◆ **Problem**
Write out each line from the data below that includes the word "United".

◆ **Data extracts**
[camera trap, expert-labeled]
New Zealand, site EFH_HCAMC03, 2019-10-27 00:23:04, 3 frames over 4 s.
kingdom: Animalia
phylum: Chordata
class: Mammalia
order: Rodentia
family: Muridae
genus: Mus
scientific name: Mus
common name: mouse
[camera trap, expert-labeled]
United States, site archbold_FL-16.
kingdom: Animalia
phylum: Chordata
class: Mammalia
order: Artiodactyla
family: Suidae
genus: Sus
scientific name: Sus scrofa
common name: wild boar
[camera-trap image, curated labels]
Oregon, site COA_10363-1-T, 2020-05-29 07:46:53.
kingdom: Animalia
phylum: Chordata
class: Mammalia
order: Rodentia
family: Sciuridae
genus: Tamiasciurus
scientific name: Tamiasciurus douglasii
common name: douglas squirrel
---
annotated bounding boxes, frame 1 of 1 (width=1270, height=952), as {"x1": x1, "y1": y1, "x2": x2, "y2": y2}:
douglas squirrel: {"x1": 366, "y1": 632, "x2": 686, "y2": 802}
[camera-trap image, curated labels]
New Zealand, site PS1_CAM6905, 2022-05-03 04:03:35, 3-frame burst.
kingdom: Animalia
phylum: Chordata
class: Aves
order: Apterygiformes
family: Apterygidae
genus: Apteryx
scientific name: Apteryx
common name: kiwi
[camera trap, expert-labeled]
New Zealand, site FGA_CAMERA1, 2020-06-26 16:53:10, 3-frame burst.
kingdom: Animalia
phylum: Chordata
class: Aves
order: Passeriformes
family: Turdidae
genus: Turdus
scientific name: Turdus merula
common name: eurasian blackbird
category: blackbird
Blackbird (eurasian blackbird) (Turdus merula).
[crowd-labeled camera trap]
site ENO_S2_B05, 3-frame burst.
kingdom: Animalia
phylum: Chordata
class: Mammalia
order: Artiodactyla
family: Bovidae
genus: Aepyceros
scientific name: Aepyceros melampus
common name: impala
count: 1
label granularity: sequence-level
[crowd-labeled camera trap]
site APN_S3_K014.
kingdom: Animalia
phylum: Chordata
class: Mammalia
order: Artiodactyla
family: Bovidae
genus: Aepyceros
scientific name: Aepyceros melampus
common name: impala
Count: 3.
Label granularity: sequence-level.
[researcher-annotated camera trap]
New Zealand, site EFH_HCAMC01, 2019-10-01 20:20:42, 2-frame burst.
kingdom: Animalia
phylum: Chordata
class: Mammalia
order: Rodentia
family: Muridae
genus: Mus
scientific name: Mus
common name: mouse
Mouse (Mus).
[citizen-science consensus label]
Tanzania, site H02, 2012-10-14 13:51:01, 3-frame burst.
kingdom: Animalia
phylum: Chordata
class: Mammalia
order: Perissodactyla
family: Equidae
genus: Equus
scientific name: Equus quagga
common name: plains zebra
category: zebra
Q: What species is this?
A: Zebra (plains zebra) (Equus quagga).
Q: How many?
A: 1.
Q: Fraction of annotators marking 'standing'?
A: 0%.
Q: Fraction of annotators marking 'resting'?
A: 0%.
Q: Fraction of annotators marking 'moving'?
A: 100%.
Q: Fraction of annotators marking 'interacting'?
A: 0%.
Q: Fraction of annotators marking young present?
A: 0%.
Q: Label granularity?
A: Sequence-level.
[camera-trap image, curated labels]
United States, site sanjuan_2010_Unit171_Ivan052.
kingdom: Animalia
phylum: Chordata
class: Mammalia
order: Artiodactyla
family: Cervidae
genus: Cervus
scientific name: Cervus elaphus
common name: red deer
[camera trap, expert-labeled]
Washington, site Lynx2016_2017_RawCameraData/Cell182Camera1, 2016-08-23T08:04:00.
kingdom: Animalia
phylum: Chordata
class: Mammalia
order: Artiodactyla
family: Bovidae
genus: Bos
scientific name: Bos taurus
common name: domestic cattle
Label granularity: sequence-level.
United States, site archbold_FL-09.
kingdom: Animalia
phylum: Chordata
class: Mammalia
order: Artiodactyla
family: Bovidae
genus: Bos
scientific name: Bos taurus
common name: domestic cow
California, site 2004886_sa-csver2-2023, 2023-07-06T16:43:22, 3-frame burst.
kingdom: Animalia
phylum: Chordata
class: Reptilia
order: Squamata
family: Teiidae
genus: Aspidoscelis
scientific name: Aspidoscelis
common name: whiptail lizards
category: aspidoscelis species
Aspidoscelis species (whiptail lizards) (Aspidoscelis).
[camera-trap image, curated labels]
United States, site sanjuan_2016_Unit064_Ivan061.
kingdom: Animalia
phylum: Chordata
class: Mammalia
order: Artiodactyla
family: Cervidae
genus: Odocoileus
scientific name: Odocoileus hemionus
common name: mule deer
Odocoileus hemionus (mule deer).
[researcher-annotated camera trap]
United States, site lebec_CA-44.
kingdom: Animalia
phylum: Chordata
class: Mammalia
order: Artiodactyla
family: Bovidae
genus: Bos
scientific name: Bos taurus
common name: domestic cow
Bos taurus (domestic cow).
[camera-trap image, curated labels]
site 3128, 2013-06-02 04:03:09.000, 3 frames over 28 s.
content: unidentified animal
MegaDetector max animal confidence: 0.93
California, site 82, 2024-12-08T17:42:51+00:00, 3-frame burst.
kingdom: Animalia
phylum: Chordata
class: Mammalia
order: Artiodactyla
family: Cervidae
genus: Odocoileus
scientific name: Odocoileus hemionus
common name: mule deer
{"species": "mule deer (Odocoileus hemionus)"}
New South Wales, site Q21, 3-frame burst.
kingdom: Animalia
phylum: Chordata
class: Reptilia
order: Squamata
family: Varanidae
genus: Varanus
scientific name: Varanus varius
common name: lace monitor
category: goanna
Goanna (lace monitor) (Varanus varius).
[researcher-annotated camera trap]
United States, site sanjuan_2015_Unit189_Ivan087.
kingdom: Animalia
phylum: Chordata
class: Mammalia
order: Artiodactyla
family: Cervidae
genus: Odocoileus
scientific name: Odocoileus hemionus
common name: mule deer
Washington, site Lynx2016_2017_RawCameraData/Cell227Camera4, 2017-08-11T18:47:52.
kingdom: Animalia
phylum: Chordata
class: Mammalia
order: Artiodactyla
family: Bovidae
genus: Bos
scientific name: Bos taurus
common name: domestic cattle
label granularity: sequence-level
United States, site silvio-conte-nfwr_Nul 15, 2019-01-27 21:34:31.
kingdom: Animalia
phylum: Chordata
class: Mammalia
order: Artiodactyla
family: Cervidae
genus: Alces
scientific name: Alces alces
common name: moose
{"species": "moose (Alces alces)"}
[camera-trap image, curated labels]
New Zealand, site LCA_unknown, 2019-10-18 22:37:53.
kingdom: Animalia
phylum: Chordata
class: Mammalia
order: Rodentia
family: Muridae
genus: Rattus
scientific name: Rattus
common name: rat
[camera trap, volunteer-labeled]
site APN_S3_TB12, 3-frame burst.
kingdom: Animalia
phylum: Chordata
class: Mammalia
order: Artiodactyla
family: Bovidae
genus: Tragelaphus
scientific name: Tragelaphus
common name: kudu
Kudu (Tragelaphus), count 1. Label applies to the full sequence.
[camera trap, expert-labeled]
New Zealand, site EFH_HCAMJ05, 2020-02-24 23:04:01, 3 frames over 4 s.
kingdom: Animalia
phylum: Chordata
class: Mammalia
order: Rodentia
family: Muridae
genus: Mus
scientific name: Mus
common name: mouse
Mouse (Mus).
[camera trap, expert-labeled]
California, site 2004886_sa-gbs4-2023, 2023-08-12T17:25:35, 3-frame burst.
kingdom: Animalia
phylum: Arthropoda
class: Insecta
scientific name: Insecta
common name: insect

◆ **Written response**
United States, site archbold_FL-16.
United States, site sanjuan_2010_Unit171_Ivan052.
United States, site archbold_FL-09.
United States, site sanjuan_2016_Unit064_Ivan061.
United States, site lebec_CA-44.
United States, site sanjuan_2015_Unit189_Ivan087.
United States, site silvio-conte-nfwr_Nul 15, 2019-01-27 21:34:31.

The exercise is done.